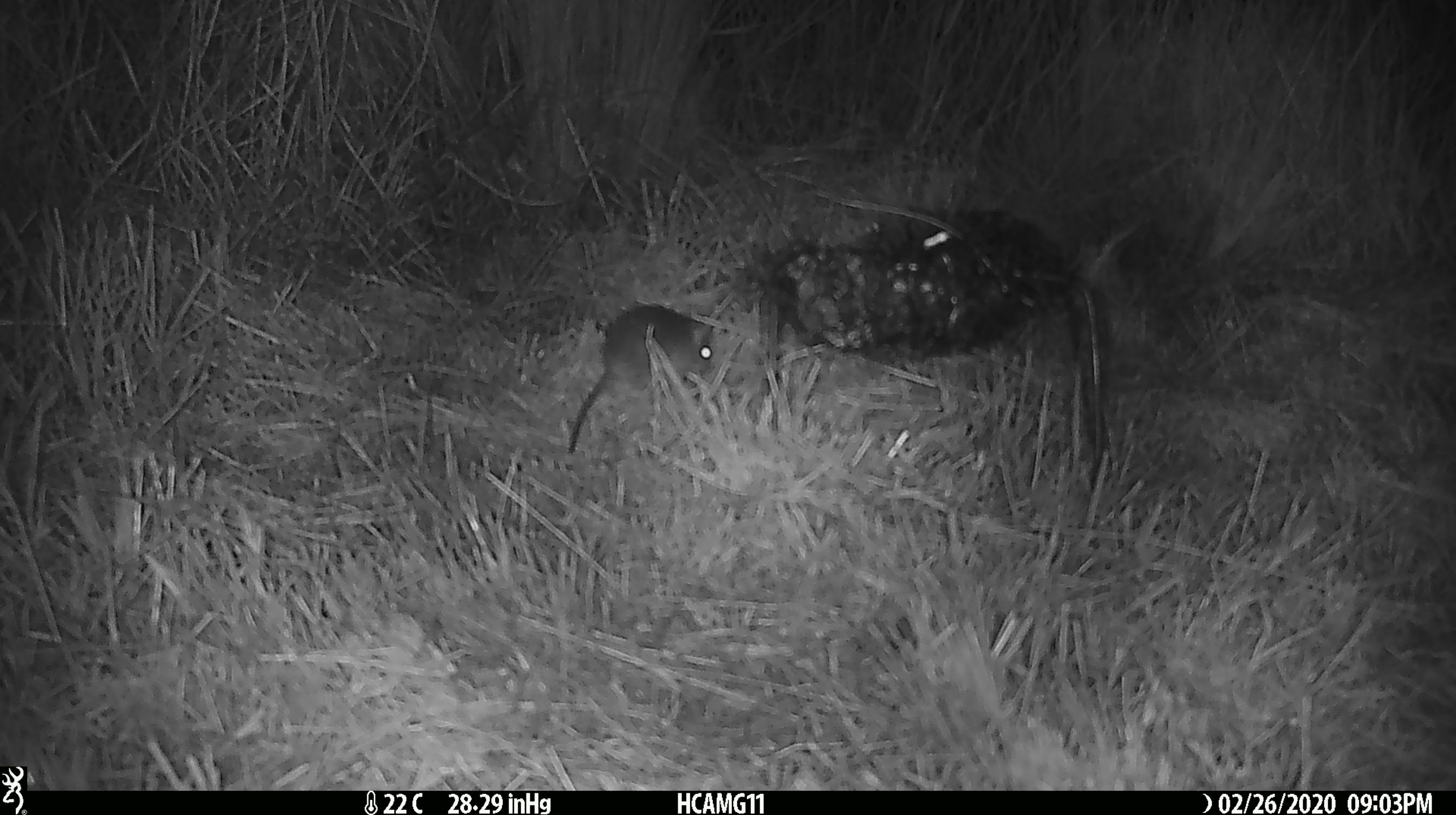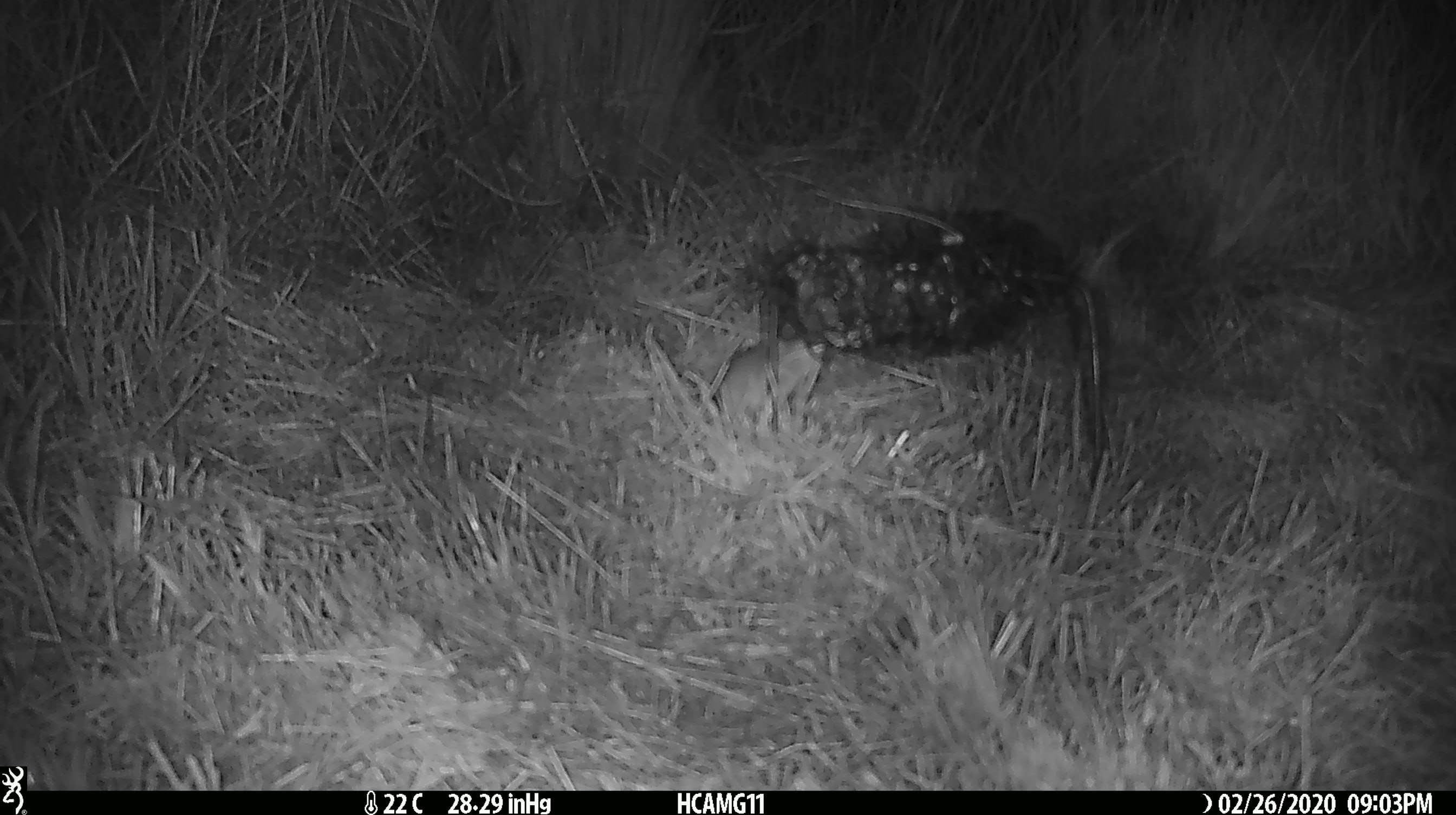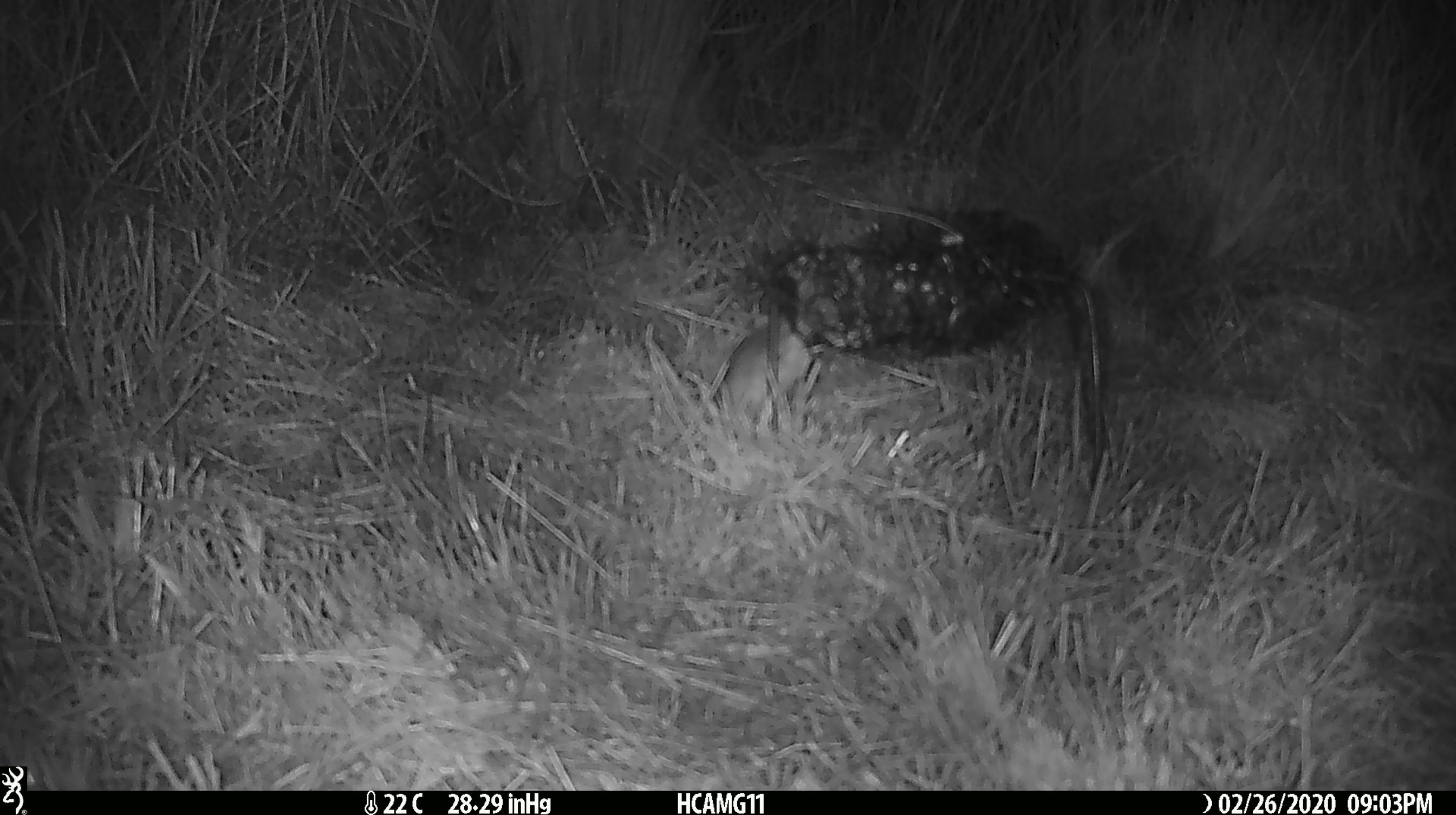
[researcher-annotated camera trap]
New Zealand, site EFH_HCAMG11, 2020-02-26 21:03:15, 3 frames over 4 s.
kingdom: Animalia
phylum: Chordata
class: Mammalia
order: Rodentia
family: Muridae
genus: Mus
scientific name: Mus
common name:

____________________

• WHAT YOU ARE ASKED TO DO: Transcribe every entry above exactly. Omit all pictures.

• REPLY TO THE EXERCISE:
[researcher-annotated camera trap]
New Zealand, site EFH_HCAMG11, 2020-02-26 21:03:15, 3 frames over 4 s.
kingdom: Animalia
phylum: Chordata
class: Mammalia
order: Rodentia
family: Muridae
genus: Mus
scientific name: Mus
common name:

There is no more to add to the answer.